§ Set exercise A:
Echo the records below line for line, without changing anything.

§ Excerpt:
And whats all this about debaffling the charge pipe?


----------



## anthony_839 (Apr 9, 2013)

sanded down the crinkle paint that was on there till it was flat (took a long time! )

then primed, used normal spray paint 2 3 layers, and then high temp lacquer on top again 2 3 layers

debaffled charge pipe is the innards of the pipe removed to allow more air flow.


----------



## TTSPORT666 (Dec 1, 2011)

Nice work Anthony...The manifold will look nice.. 8) Where did you get the number plate blank from?

Damien.


----------



## anthony_839 (Apr 9, 2013)

Hey mate thanks

Got it from audi 32 quid I think got the receipt at home

Turned up next day as well


----------



## YELLOW_TT (Feb 25, 2004)

TTSPORT666 said:


> Nice work Anthony...The manifold will look nice.. 8) Where did you get the number plate blank from?
> 
> Damien.


Don't tell me you have only just found out about these mate :lol:
I think I have the part number if you need it


----------



## TTSPORT666 (Dec 1, 2011)

§ Task inputs:
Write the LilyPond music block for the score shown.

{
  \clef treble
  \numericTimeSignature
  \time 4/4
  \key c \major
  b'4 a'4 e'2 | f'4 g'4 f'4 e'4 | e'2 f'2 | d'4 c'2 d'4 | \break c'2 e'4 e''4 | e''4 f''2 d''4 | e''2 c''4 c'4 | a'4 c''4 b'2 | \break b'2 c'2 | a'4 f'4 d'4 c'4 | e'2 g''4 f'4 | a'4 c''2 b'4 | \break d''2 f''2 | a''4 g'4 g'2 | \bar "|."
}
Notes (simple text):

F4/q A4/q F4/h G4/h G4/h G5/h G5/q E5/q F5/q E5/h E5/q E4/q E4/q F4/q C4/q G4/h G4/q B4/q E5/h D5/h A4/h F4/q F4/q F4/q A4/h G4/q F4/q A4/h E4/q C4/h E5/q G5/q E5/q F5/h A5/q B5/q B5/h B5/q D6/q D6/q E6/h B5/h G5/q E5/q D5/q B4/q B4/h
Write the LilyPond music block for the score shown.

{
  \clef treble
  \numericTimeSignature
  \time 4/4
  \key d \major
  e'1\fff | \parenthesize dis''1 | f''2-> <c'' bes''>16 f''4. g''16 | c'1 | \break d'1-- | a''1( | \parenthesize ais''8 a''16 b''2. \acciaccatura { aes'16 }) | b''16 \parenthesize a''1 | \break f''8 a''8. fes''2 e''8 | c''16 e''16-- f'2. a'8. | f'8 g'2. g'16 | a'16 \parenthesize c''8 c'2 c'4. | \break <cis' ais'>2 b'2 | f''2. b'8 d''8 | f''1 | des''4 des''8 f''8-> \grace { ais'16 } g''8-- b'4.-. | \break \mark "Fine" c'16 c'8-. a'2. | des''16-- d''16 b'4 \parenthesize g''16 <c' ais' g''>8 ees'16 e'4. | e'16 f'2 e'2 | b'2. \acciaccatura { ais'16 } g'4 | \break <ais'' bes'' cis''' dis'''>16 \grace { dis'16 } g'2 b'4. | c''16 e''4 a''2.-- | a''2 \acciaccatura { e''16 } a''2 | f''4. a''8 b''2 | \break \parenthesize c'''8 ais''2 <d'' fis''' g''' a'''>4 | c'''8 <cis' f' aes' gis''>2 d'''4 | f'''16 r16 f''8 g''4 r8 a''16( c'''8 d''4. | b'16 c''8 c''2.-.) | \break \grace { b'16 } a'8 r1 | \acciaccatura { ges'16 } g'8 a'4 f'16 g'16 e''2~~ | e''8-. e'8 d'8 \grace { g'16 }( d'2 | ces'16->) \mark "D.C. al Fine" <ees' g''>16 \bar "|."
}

§ Set exercise B:
Answer these questions from the forum excerpt, one line each:
(i) What is a debaffled charge pipe?
(ii) Where did anthony_839 get the number plate blank, and for about how much?
(iii) What did anthony_839 put over the normal spray paint?

§ Result A:
Write the LilyPond music block for the score shown.

{
  \clef treble
  \numericTimeSignature
  \time 4/4
  \key c \major
  b'4 a'4 e'2 | f'4 g'4 f'4 e'4 | e'2 f'2 | d'4 c'2 d'4 | \break c'2 e'4 e''4 | e''4 f''2 d''4 | e''2 c''4 c'4 | a'4 c''4 b'2 | \break b'2 c'2 | a'4 f'4 d'4 c'4 | e'2 g''4 f'4 | a'4 c''2 b'4 | \break d''2 f''2 | a''4 g'4 g'2 | \bar "|."
}
Notes (simple text):

F4/q A4/q F4/h G4/h G4/h G5/h G5/q E5/q F5/q E5/h E5/q E4/q E4/q F4/q C4/q G4/h G4/q B4/q E5/h D5/h A4/h F4/q F4/q F4/q A4/h G4/q F4/q A4/h E4/q C4/h E5/q G5/q E5/q F5/h A5/q B5/q B5/h B5/q D6/q D6/q E6/h B5/h G5/q E5/q D5/q B4/q B4/h
Write the LilyPond music block for the score shown.

{
  \clef treble
  \numericTimeSignature
  \time 4/4
  \key d \major
  e'1\fff | \parenthesize dis''1 | f''2-> <c'' bes''>16 f''4. g''16 | c'1 | \break d'1-- | a''1( | \parenthesize ais''8 a''16 b''2. \acciaccatura { aes'16 }) | b''16 \parenthesize a''1 | \break f''8 a''8. fes''2 e''8 | c''16 e''16-- f'2. a'8. | f'8 g'2. g'16 | a'16 \parenthesize c''8 c'2 c'4. | \break <cis' ais'>2 b'2 | f''2. b'8 d''8 | f''1 | des''4 des''8 f''8-> \grace { ais'16 } g''8-- b'4.-. | \break \mark "Fine" c'16 c'8-. a'2. | des''16-- d''16 b'4 \parenthesize g''16 <c' ais' g''>8 ees'16 e'4. | e'16 f'2 e'2 | b'2. \acciaccatura { ais'16 } g'4 | \break <ais'' bes'' cis''' dis'''>16 \grace { dis'16 } g'2 b'4. | c''16 e''4 a''2.-- | a''2 \acciaccatura { e''16 } a''2 | f''4. a''8 b''2 | \break \parenthesize c'''8 ais''2 <d'' fis''' g''' a'''>4 | c'''8 <cis' f' aes' gis''>2 d'''4 | f'''16 r16 f''8 g''4 r8 a''16( c'''8 d''4. | b'16 c''8 c''2.-.) | \break \grace { b'16 } a'8 r1 | \acciaccatura { ges'16 } g'8 a'4 f'16 g'16 e''2~~ | e''8-. e'8 d'8 \grace { g'16 }( d'2 | ces'16->) \mark "D.C. al Fine" <ees' g''>16 \bar "|."
}

§ Result B:
(i) A charge pipe with its innards removed to allow more air flow.
(ii) From Audi, for about 32 quid.
(iii) High temp lacquer, in two or three layers.